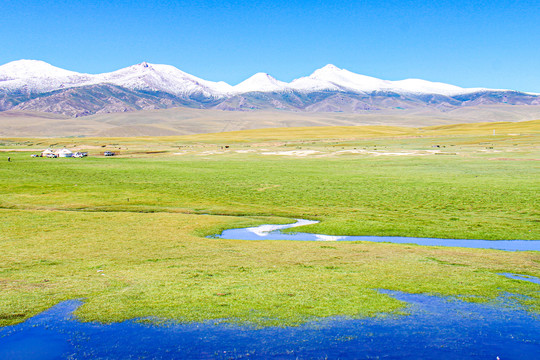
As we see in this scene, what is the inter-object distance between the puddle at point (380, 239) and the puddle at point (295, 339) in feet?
39.0

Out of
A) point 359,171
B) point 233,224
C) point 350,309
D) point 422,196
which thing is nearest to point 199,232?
point 233,224

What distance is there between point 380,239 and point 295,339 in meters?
15.8

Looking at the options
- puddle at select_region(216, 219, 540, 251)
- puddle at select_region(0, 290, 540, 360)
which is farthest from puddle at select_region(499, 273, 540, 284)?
puddle at select_region(216, 219, 540, 251)

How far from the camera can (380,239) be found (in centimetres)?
2633

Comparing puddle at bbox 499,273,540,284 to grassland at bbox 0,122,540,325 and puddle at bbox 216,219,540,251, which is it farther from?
puddle at bbox 216,219,540,251

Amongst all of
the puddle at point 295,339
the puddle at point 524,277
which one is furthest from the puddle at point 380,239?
the puddle at point 295,339

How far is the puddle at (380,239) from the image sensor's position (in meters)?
24.2

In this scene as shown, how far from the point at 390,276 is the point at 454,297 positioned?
2.70 m

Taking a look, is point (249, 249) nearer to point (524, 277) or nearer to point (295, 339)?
point (295, 339)

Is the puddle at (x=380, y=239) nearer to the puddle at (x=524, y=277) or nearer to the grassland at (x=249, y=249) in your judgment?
the grassland at (x=249, y=249)

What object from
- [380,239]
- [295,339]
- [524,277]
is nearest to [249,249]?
[380,239]

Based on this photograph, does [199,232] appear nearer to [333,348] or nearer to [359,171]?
[333,348]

**STATED GOAL:**
All the lines above are to be given again exactly as they read, with the pictures removed.

**EXERCISE RESPONSE:**
As we see in this scene, what is the inter-object distance between the puddle at point (380, 239) and the puddle at point (295, 339) in feet?
39.0

Out of
A) point 359,171
B) point 233,224
C) point 350,309
D) point 422,196
which thing is nearest to point 199,232?
point 233,224

What distance is there between point 380,239 and point 295,339 in meters?
15.8

Looking at the options
- puddle at select_region(216, 219, 540, 251)
- puddle at select_region(0, 290, 540, 360)
which is farthest from puddle at select_region(499, 273, 540, 284)?
puddle at select_region(216, 219, 540, 251)

How far from the camera can (380,239) be found (in centimetres)?
2633

Comparing puddle at bbox 499,273,540,284 to grassland at bbox 0,122,540,325 and puddle at bbox 216,219,540,251, which is it farther from?
puddle at bbox 216,219,540,251

Amongst all of
the puddle at point 295,339
the puddle at point 524,277
which one is furthest from the puddle at point 380,239?
the puddle at point 295,339

How far is the puddle at (380,239) from the image sensor's position (in meters)?
24.2

In this scene as shown, how far from the point at 390,276 is the point at 454,297 positioned?
2.70 m

Taking a look, is point (249, 249) nearer to point (524, 277) or nearer to point (295, 339)?
point (295, 339)

Is the puddle at (x=380, y=239) nearer to the puddle at (x=524, y=277) or nearer to the grassland at (x=249, y=249) in your judgment?
the grassland at (x=249, y=249)

What object from
- [380,239]
- [295,339]
- [524,277]
is nearest to [249,249]?
[380,239]

Based on this photograph, does [199,232] appear nearer to [333,348] or nearer to [359,171]?
[333,348]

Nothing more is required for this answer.